Throughout this extensive neighborhood, much of it medieval, the liveliness feels Mediterranean rather than Atlantic, provincial instead of urban. Churches like St. Pierre seem to have sunk through the centuries under their own weight, like the ancient Byzantine churches in Greece. Weighty, too, and awaiting restoration, the ancient Basilica St. Michel faces the Place Canteloup, a square in which four days a week a flea market-cum-open-air souk competes with parked cars. This cheek-by-jowl atmosphere is so beguiling, both ethnically and historically, that it's hard to resist the impulse to pull up a chair at the Cafe de la Fraternite, order some mint tea and merely watch, lost in time and place.
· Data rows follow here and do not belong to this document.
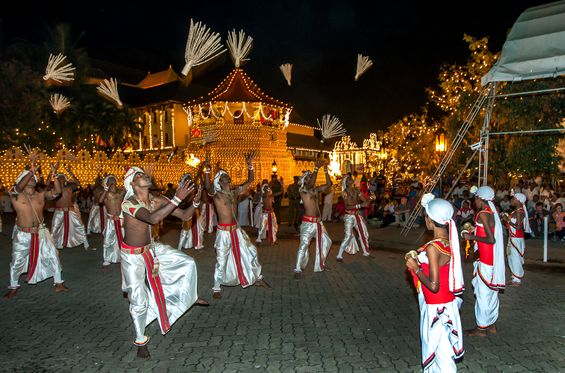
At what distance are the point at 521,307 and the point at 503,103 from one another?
947cm

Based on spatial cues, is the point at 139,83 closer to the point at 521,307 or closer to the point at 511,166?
the point at 511,166

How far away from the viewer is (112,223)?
420 inches

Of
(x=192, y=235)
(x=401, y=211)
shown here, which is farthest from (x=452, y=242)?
(x=401, y=211)

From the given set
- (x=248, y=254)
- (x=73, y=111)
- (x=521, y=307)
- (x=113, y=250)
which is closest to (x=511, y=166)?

A surprise of another sort can be found in the Museum of Contemporary Art, a former warehouse built in 1814. The simplest of wooden doors leads to a stone space three stories high, intriguingly proportioned to contain the largest possible artworks. At times the exhibitions mounted here are too arcane for even the most intrepid avant-gardist; nonetheless the space alone is worth the visit.
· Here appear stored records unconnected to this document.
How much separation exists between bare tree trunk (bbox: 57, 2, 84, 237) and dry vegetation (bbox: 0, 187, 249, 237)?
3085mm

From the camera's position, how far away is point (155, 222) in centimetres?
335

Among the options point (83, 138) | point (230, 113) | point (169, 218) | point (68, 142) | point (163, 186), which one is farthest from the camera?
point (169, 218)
Bordeaux's museums are many: the Museums of Decorative Arts, of Fine Arts, of Aquitaine, of Natural History. There is also the Grand Theater--a curious name, given that the building is so non-monumental. It's a small and brilliant jewel, with four tiers of boxes in semicircles, framed by columns that are echoed in diminishing perspective by the stage curtain. The sound, even from the top tiers (called Attic and Paradise), is impressive. So is the vertigo.

In Bordeaux there is a constant awareness of food and wine, obvious obsessions given the 135,000 hectares of vineyards that begin just at the city's edge: Margaux, Paulliac, St. Estephe, St. Emilion--5,000 wine-producing chateaux, 178 crus classes, 850 million bottles a year. The wine list at the pricey restaurant Le Chapon Fin goes back even further than its Belle Epoque decor. Less grand and somewhat frenzied, La Tupina is more interested in getting the wonderful food to the table and holding back the throngs who have learned of its great reputation. Then there's the neighborhood bistro Le Malby, run by a proprietor who serves a first-class meal with decent wine for about $30. He'll also provide the one thing almost unobtainable in France, except at the Ritz in Paris: a perfect dry martini.
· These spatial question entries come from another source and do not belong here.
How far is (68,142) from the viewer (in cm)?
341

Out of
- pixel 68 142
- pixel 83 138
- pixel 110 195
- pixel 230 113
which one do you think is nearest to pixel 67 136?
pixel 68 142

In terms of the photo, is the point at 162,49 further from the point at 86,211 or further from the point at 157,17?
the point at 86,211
The city plans to welcome World Cup visitors at the Mondial Cafe, an immense reception area on the Esplanade des Quinconces equipped with a giant TV screen, a press center, a vast terrace for concerts, two bars and seven restaurants. A "Global Village" will offer exhibits from participating countries: the brass-and-percussion bandas of Aquitaine, which play at the ferias and bullfights of Spain and the French southwest, will stage an outdoor music festival from June 19 to 21; on the quays there will be a huge wine-tasting with dancing, street theater, rustic markets and restaurants serving southwestern specialties, and fireworks over the Garonne River from June 26 to 28. And from June 28 to 30 a fleet of 30 hot-air balloons will waft across the city's skies.